I naufraghi grillini si aggrappano estatici alle parole renziane come alle scialuppe di salvataggio del Titanic, fanno trapelare di aver trovato l'intervento dell'ex premier «molto importante». Salvini lo guarda livido dai banchi della Lega. Poi però, a tirar su il morale del povero Capitano arriva il segretario del Pd Nicola Zingaretti. Scavalcato da Renzi, accerchiato nel partito dai big che premono per evitare un voto immediato che premierebbe Salvini, Zingaretti però non demorde: vuole - come Salvini - le elezioni a ottobre, convinto che il Pd possa anche vincerle, dicono i suoi.

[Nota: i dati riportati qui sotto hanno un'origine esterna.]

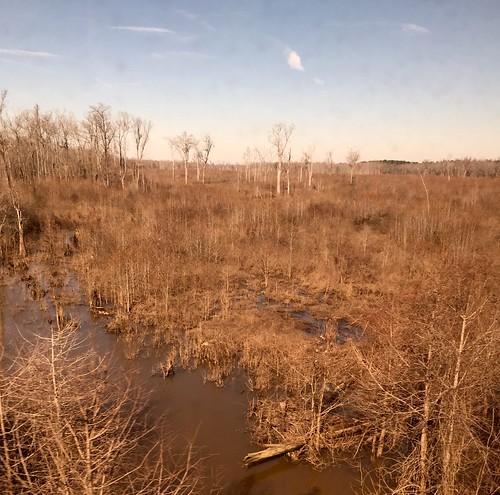 southcarolina nationalforests amtrakviews swampsandmarshes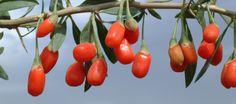 Le Lyciet ou Goji est un arbuste facile à cultiver. Découvrez nos conseil pour produire vous même et sécher vos baies de Goji, au déshydrateur ou au soleil.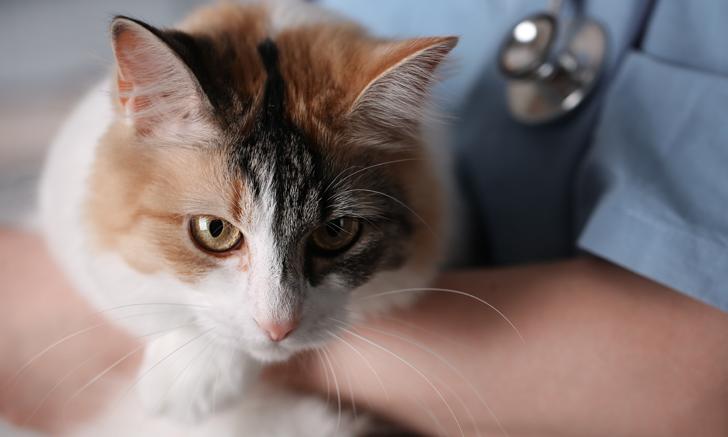 Supraventricular Tachycardia vs Atrial Fibrillation in Cats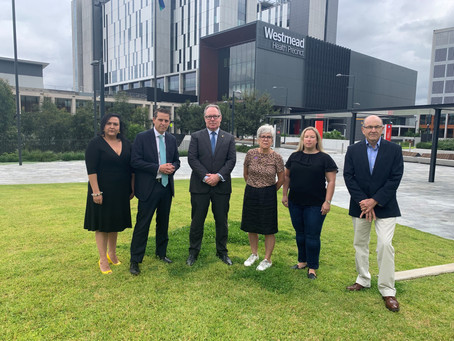 NSW Labor calls for dedicated palliative care ward at Westmead Hospital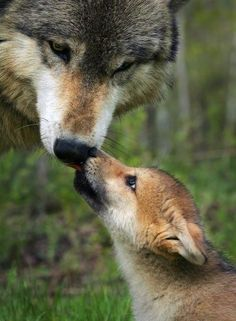 Mother wolf + baby pup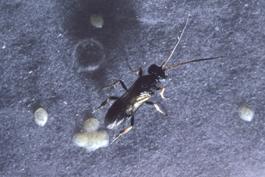 Ascogaster quadridentata adult parasitizing codling moth eggs (J. Brown)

Le vuole innanzitutto per sottrarsi al logorio cui i prossimi mesi lo sottoporrebbero, tanto più se dovesse trovarsi a sostenere un governo con i Cinque stelle e a fare la manovra di fine anno. E poi perché dare via libera all'operazione vorrebbe dire consegnarsi mani e piedi al medesimo Renzi, certificare la sua egemonia sui gruppi parlamentari e affidargli le chiavi della legislatura.

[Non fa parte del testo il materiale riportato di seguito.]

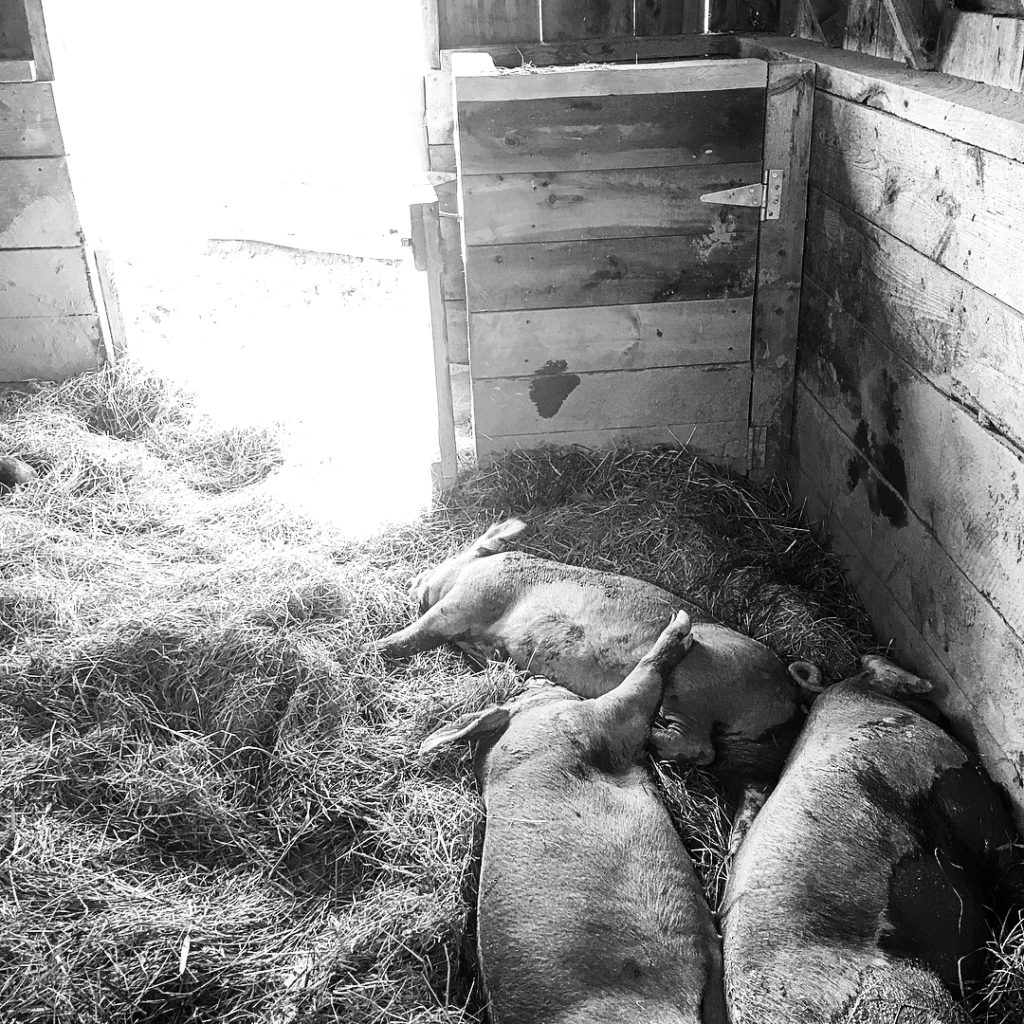 Black and white photo of piglets laying together in a stall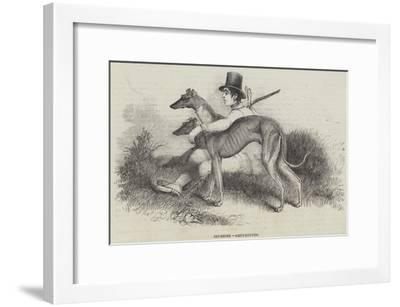 Coursing, Greyhounds--Framed Giclee Print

Così il segretario Pd alza subito i paletti: «In questi 14 mesi, Conte è stato il presidente del Consiglio, anche del ministro Salvini, e se tante cose denunciate sono vere perché ha atteso la sfiducia per denunciarle?» E ancora: «Qualsiasi nuova fase politica non può non partire» da una ammissione di colpa del premier e del cosiddetto «capo politico» dei grillini, ossia Di Maio. «Sta provando a far saltare tutto», dice un dirigente dem. Del resto Renzi in aula aveva già avvertito: «Se Salvini potrà vincere la sua sfida e ottenere il voto sarà con l'accordo, e non dico connivenza, di una parte anche del mio schieramento».

Intanto i supporter della linea del segretario si scatenano contro Renzi, a cominciare da Carlo Calenda: «Direi che la Direzione del Pd di domani è inutile. Renzi ha già dato in aula la linea del partito: apertura ai 5Stelle». La Direzione si riunisce stamattina, i capicorrente dem sono freneticamente al lavoro per trovare una possibile mediazione. «Faremo votare un documento che impegna la delegazione a verificare ogni possibile alternativa alla crisi», spiegano i pro-governo.

Il Quirinale (che aprirà le consultazioni nel pomeriggio proprio per dar modo al partito chiave della crisi di decidere una linea, anziché due opposte) aspetta la delegazione dem per sapere se ci siano o no i numeri per una nuova maggioranza. E la delegazione è composta, al momento, da un segretario che vuol votare con Salvini e due capigruppo che vogliono fare un governo con i grillini.